_Task requirements:_
Only lines containing the word "major" are needed; pull them out of the material.

_Data for this exercise:_
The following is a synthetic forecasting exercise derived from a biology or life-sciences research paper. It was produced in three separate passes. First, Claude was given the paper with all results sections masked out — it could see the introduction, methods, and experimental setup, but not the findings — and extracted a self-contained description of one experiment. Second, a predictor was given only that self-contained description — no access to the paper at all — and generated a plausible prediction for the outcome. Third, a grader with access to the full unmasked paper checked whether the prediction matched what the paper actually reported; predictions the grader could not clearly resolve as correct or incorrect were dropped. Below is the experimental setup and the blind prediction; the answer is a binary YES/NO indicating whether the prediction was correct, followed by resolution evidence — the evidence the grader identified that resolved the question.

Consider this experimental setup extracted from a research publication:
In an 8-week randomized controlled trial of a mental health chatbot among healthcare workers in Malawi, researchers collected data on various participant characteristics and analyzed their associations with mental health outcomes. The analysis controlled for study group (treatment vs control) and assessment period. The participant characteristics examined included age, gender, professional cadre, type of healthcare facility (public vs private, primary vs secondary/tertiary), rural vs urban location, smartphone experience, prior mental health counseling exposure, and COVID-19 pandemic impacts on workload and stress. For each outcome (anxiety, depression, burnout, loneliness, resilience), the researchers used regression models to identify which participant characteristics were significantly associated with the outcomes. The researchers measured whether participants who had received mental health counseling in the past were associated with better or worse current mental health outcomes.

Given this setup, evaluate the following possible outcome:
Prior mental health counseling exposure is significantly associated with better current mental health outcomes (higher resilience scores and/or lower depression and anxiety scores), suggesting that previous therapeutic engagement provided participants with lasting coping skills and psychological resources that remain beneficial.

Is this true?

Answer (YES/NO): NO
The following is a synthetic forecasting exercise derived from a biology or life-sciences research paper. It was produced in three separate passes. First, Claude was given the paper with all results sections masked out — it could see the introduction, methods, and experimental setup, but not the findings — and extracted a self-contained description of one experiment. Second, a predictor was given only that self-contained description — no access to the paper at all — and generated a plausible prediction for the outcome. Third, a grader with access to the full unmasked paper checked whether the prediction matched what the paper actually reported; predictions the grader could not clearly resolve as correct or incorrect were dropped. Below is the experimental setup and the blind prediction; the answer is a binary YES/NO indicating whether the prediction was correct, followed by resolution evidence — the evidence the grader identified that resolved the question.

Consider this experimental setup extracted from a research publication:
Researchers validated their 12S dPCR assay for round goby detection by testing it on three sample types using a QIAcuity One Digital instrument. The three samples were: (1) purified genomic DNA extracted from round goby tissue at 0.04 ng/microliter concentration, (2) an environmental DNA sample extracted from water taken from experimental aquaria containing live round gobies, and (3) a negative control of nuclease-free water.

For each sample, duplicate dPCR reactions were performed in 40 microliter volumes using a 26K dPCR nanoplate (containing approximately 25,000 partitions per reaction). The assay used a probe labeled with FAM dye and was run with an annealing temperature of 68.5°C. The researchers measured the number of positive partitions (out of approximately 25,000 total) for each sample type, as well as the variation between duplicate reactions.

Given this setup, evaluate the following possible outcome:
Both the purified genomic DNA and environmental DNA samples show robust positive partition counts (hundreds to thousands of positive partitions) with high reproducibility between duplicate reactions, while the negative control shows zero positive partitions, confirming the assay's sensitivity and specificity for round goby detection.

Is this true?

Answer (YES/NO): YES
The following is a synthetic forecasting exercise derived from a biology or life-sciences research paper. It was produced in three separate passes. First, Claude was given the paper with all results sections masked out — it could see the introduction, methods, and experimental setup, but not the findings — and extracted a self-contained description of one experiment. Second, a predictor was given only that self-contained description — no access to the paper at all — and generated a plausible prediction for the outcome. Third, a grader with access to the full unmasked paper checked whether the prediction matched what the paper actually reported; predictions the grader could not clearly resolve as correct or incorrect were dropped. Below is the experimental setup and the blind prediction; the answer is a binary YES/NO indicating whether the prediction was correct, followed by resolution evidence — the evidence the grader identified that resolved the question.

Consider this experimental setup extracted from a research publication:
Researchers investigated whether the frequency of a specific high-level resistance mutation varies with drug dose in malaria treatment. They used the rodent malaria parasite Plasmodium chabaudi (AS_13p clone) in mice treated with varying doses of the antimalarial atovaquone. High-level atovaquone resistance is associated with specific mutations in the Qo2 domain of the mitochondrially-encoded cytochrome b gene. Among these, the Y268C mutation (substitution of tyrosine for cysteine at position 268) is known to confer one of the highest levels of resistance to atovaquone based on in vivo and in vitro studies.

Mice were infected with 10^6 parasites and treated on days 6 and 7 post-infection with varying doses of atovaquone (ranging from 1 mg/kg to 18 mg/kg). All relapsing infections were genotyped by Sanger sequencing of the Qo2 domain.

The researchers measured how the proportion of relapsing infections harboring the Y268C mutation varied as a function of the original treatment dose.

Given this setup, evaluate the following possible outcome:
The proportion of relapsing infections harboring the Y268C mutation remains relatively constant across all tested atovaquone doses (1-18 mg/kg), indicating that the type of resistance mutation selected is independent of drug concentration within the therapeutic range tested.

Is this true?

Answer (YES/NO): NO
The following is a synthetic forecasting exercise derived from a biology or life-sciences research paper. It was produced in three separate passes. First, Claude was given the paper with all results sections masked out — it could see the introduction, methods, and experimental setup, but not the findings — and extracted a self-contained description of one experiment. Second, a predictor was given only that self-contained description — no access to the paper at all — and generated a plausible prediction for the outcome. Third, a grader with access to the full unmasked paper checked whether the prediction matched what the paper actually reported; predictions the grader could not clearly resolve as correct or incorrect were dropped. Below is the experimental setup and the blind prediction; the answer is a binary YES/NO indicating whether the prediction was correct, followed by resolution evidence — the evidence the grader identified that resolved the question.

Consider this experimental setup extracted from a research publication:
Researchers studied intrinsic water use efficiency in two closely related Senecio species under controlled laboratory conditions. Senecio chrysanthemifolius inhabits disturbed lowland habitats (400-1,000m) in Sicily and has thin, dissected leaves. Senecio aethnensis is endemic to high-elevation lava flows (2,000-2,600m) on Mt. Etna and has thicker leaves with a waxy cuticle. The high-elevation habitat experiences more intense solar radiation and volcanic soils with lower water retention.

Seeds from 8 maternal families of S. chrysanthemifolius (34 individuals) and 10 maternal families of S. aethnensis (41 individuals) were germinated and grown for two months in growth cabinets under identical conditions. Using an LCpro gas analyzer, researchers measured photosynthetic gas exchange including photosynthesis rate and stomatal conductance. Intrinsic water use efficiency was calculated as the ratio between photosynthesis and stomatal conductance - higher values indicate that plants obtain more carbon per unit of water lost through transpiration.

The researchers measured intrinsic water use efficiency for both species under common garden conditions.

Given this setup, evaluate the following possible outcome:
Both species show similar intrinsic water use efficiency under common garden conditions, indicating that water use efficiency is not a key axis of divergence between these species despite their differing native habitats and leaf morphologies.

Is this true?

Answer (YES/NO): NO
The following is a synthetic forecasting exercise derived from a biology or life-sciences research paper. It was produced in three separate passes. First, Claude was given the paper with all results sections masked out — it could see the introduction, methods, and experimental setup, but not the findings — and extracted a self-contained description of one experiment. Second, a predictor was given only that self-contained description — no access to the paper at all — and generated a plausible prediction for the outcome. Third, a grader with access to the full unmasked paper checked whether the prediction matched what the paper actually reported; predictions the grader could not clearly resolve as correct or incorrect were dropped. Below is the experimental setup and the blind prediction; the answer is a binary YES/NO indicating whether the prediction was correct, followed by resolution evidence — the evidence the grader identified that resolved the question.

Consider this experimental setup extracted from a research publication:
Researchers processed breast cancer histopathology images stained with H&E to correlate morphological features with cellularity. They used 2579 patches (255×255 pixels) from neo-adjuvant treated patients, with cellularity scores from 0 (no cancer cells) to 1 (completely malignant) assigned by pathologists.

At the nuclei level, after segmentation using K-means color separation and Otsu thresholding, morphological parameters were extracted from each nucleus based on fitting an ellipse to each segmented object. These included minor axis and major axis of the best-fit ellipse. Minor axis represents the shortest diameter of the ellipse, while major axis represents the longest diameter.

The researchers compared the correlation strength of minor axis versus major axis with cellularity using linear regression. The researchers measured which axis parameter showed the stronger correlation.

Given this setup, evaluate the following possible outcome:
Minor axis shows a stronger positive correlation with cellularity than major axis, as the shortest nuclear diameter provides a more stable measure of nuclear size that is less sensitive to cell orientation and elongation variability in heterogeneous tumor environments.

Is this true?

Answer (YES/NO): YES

_Solution:_
At the nuclei level, after segmentation using K-means color separation and Otsu thresholding, morphological parameters were extracted from each nucleus based on fitting an ellipse to each segmented object. These included minor axis and major axis of the best-fit ellipse. Minor axis represents the shortest diameter of the ellipse, while major axis represents the longest diameter.
The researchers compared the correlation strength of minor axis versus major axis with cellularity using linear regression. The researchers measured which axis parameter showed the stronger correlation.
Minor axis shows a stronger positive correlation with cellularity than major axis, as the shortest nuclear diameter provides a more stable measure of nuclear size that is less sensitive to cell orientation and elongation variability in heterogeneous tumor environments.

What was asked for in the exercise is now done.